WHAT IS REQUIRED: Can you resume the passage on the model of hierarchical complexity below, carrying it on from its last sentence?

TEXT EXTRACT:
The MHC is a non-mentalistic model of developmental stages at which an individual is performing while completing a task. It specifies 16 orders of hierarchical complexity and their corresponding stages. Instead of attributing behavioral changes across a person's age to the development of mental structures or schema, this model posits that task sequences of task behaviors form hierarchies that become increasingly complex. The MHC separates the task from the performance. The participant's performance on a task of a given order of hierarchical complexity represents the developmental stage. Because less hierarchically complex tasks must be completed and practiced before more complex tasks can be acquired, this accounts for the developmental changes seen, for example, in individual persons' performance of more hierarchically complex tasks.

===Subtasks and subtask actions===
Within an order of hierarchical complexity, a person must count before they add (subtask 1). Note that this only requires one previous task action be acquired. They must add (subtask 2) before they multiply (subtask 3). The concrete order of hierarchical complexity requires the two primary order addition and primary order multiplication to be coordinated as with long multiplication or distributivity. Furthermore, previous theories of stage have confounded the stimulus and response in assessing stage by simply scoring responses and ignoring the task or stimulus.

In the MHC, there are three axioms for an order to meet in order for the higher order task to coordinate the next lower order task. Axioms are rules that are followed to determine how the MHC orders actions to form a hierarchy. These axioms are:
1. Defined in terms of tasks at the next lower order of hierarchical complexity task action;
2. Defined as the higher order task action that organizes two or more less complex actions; that is, the more complex action specifies the way in which the less complex actions combine;
3. Defined as the lower order task actions have to be carried out non-arbitrarily.

DATASET CONTENT:
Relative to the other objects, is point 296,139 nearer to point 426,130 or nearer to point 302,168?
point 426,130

FINAL ANSWER:
These axioms make it possible for the model's application to meet real world requirements, including the empirical and analytic. Arbitrary organization of lower order of complexity actions, possible in the Piagetian theory, despite the hierarchical definition structure, leaves the functional correlates of the interrelationships of tasks of differential complexity formulations ill-defined. Moreover, the model is consistent with the other neo-Piagetian theories of cognitive development. According to these theories, progression to higher stages or levels of cognitive development is caused by increases in processing efficiency and working memory capacity. That is, higher-order stages place increasingly higher demands on these functions of information processing, so that their order of appearance reflects the information processing possibilities at successive ages.

===Similarities and difference between Commons' model and others===
There are some commonalities between the Piagetian and Commons' notions of stage and many more things that are different. In both, one finds:
1. Higher-order actions defined in terms of lower-order actions. This forces the hierarchical nature of the relations and makes the higher-order tasks include the lower ones and requires that lower-order actions are hierarchically contained within the relative definitions of the higher-order tasks.
2. Higher-order of complexity actions organize those lower-order actions. This makes them more powerful. Lower-order actions are organized by the actions with a higher order of complexity, i.e., the more complex tasks.

What Commons et al. have added includes:
1. Higher order of complexity actions organize those lower-order actions in a non-arbitrary way.
2. Task and performance are separated.
3. All tasks have an order of hierarchical complexity.
4. There is only one sequence of orders of hierarchical complexity.
5. Hence, there is structure of the whole for ideal task actions.
6. There are gaps between the orders of hierarchical complexity.
7. Stage is most hierarchically complex task solved.
8. There are gaps in Rasch scaled stage of performance.
9. Performance stage is different task area to task area.
10. There is no structure of the whole—horizontal decaláge—for performance.
11. It is not inconsistency in thinking within a developmental stage.
12. Decaláge is the normal modal state of affairs.
13. Between early preoperations and preoperations, the "sentential stage" suggested by Fischer based on Biggs and Biggs has been added.

The five highest stages in the MHC are not represented in Piaget's model. They are systematic, metasystematic, paradigmatic, crossparadigmatic and metacrossparadigmatic. Only about 20% of the people perform at the systematic stage 11 without support. Even fewer (1.5%) of individuals perform at stages above the systematic stage. In the stages beyond formal, more complex behaviors characterize multiple system models.

Some adults are said to develop alternatives to, and perspectives on, formal stage actions. They use formal actions within a "higher" system of actions and transcend the limitations of formal stage actions. In any case, these are all ways in which these theories argue for and present converging evidence that some adults are using forms of reasoning that are more complex than formal with which Piaget's model ended. However, these new innovations cannot exactly be labelled as postformal thought.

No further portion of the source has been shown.